Why Solar Tiles Entice Consumers
There are consumers who whose tastes run counter to the aesthetic of conventional solar panels. They don’t like the look of solar panels – they just can’t get over the industrial appearance. For the solar energy convert of course this question makes no sense since, to the converted, the philosophy of solar in itself is beautiful. But beauty is in the eye of the beholder, and so for those who are reluctant to go solar because of the physical aesthetic of conventional panel, the prospect of solar tiles integrating seamlessly into your roof may have traction.
The Tesla Solar Roof Investment
The textured, Tuscan, smooth and slate finishes offered by Tesla allow consumers a small, but meaningful choice with look, something previous solar paneling couldn’t. Its seamless integration into almost any architectural style makes it friendly for homeowners looking to invest in both a new roof and clean energy all at once.
However, the upfront price tag can be a bit (or perhaps more than a bit) of a shock.
The average home in the United States is 2,467 square feet. According to Tesla’s handy solar calculator, the new system will set an average homeowner back $51,200 for a 70% solar roof. The company also recommends purchasing the additional, but optional, Powerwall battery to store all that new energy at $7,000, bringing the grand total of installation to $58,200.

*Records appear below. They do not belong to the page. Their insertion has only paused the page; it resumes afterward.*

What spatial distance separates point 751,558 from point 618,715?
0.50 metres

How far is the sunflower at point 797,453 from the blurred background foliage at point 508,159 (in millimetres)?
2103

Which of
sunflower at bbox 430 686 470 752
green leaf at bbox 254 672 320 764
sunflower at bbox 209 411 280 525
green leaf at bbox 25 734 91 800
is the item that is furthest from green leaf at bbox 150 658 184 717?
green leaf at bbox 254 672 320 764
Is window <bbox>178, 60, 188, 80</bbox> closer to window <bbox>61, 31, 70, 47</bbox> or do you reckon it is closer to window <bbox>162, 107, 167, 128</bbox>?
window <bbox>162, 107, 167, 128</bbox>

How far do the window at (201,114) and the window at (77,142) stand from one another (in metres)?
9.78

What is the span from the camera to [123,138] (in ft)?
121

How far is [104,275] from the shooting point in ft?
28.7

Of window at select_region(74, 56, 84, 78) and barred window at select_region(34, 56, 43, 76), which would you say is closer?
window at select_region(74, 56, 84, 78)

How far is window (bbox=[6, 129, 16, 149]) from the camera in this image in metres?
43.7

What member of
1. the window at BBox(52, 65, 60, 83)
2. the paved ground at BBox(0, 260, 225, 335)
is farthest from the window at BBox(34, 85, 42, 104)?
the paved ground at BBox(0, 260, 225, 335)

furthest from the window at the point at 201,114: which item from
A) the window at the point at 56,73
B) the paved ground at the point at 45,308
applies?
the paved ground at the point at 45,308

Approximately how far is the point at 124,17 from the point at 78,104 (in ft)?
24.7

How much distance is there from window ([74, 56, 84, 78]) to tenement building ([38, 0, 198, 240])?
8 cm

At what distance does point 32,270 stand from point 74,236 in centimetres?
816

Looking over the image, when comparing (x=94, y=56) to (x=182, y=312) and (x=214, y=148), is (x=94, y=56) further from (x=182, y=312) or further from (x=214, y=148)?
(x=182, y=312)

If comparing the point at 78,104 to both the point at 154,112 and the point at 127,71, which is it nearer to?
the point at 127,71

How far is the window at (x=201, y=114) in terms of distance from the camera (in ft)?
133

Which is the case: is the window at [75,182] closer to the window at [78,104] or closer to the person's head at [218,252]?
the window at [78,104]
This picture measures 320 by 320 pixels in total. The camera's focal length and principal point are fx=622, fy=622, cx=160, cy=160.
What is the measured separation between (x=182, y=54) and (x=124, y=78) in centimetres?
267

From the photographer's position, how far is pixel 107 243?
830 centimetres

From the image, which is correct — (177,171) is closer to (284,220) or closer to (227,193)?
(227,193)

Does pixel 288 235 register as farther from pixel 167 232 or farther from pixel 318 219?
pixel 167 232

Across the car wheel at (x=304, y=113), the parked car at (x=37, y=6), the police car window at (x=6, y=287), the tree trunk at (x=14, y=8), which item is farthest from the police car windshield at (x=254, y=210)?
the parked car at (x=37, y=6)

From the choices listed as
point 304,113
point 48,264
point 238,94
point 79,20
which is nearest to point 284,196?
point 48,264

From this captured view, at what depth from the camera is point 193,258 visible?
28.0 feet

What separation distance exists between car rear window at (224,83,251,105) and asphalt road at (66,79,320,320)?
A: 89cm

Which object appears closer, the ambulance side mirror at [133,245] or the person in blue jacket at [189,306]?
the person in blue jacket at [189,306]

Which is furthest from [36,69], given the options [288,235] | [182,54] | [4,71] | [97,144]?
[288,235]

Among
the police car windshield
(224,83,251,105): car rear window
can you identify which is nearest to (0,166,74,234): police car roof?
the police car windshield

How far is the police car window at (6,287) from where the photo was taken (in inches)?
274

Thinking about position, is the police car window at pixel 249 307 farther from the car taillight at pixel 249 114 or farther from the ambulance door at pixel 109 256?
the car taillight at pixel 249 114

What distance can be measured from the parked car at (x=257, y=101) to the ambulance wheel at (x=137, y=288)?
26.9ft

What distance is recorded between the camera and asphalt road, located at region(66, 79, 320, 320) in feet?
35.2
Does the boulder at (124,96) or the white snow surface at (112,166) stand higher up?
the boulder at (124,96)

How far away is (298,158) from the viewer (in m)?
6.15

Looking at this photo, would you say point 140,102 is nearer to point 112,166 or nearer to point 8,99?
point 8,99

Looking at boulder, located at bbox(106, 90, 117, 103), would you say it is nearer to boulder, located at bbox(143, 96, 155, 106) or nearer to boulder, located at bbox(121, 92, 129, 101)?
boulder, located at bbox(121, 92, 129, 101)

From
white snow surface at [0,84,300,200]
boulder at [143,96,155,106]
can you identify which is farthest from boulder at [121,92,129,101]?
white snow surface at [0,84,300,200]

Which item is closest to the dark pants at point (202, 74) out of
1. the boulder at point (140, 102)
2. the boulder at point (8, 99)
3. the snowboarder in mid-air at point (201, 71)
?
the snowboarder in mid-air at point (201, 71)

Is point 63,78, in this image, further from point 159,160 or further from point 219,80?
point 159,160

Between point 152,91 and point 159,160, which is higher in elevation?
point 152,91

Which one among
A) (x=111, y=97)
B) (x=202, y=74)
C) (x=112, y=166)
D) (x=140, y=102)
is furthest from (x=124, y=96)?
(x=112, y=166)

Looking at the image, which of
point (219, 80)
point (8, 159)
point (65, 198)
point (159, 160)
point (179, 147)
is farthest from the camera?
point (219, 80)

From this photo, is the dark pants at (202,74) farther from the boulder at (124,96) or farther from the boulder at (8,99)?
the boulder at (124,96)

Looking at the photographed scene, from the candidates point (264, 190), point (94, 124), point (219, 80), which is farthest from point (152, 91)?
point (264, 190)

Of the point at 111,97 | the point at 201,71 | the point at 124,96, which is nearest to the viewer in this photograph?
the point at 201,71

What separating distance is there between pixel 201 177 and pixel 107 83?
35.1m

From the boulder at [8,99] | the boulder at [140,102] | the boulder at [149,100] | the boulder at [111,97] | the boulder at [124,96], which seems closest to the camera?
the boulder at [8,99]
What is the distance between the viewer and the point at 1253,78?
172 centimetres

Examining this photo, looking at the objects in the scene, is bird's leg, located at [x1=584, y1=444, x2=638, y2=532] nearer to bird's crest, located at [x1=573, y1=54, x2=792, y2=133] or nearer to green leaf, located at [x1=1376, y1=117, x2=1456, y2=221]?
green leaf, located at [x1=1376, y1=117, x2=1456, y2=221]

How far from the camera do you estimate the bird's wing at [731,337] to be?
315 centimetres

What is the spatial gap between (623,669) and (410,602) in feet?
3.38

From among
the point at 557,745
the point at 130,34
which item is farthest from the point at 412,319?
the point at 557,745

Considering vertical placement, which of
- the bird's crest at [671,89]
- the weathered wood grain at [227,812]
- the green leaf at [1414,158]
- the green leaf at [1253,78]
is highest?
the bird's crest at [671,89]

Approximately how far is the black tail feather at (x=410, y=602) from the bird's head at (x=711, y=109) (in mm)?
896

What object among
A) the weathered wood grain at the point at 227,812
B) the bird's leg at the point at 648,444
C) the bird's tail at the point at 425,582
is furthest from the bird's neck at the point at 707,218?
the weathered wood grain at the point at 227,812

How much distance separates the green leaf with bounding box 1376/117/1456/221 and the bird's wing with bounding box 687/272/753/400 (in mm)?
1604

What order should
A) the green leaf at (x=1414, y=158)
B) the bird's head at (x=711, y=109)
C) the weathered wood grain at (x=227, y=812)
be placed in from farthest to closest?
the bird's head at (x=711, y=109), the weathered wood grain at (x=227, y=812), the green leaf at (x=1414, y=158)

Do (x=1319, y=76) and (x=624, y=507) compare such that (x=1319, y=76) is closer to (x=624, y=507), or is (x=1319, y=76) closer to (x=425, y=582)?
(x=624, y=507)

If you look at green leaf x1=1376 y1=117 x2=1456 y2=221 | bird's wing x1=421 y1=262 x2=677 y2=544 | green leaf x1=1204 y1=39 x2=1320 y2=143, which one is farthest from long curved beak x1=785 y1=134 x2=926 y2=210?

The percentage of solar paneling is an important metric when deciding if you really want to buy the system. It all depends on a homeowner’s energy needs, if the roof is partly shaded or sunny and how much he or she already spends on electricity each month. When all these things are considered, the ratio of solar paneling and non-solar paneling can greatly vary, as well as the price.
For example, if the typical American home only purchases 40% solar tiles the price drops to $36,700, plus the $7,000 battery, totaling $43,700. And that 40% may be all you need. As Tesla noted on its site, “If you choose to increase the portion of your roof covered with solar tiles, your home may generate more electricity than it needs. In this case, you may not realize the full value of energy your Solar Roof produces.”
To help combat the sticker shock, Tesla also noted the tax credits associated with buying solar. For the 70% solar roof, homeowners may be looking at a tax credit of $15,900, while a 40% solar home can expect a $10,000 credit. The company also explained that over 30 years, a 70% solar roof will generate $73,500, meaning a homeowner could net profit $31,200 over 30 years.
But still, the price is a tremendous leap from traditional roofing. According to the calculator provided by Roofing Calculator, to completely replace the average home’s roof with traditional shingles will only set owners back between $9,000- $14,000.
Worth the Investment?
But, if you have the money, are looking to invest in your home’s future, need a new roof and want to improve the environment for all, it’s money well spent, especially when considering composition shingles need to be replaced every 12-20 years, wood shingles every 20-25 years, and asphalt shingles, the most common roof in the United States, needs replacing every 15-30 years. While Tesla’s solar panels will likely need replacing at some point, the company’s lifetime warranty means homeowners won’t be paying an eye-watering amount each time a shingle breaks.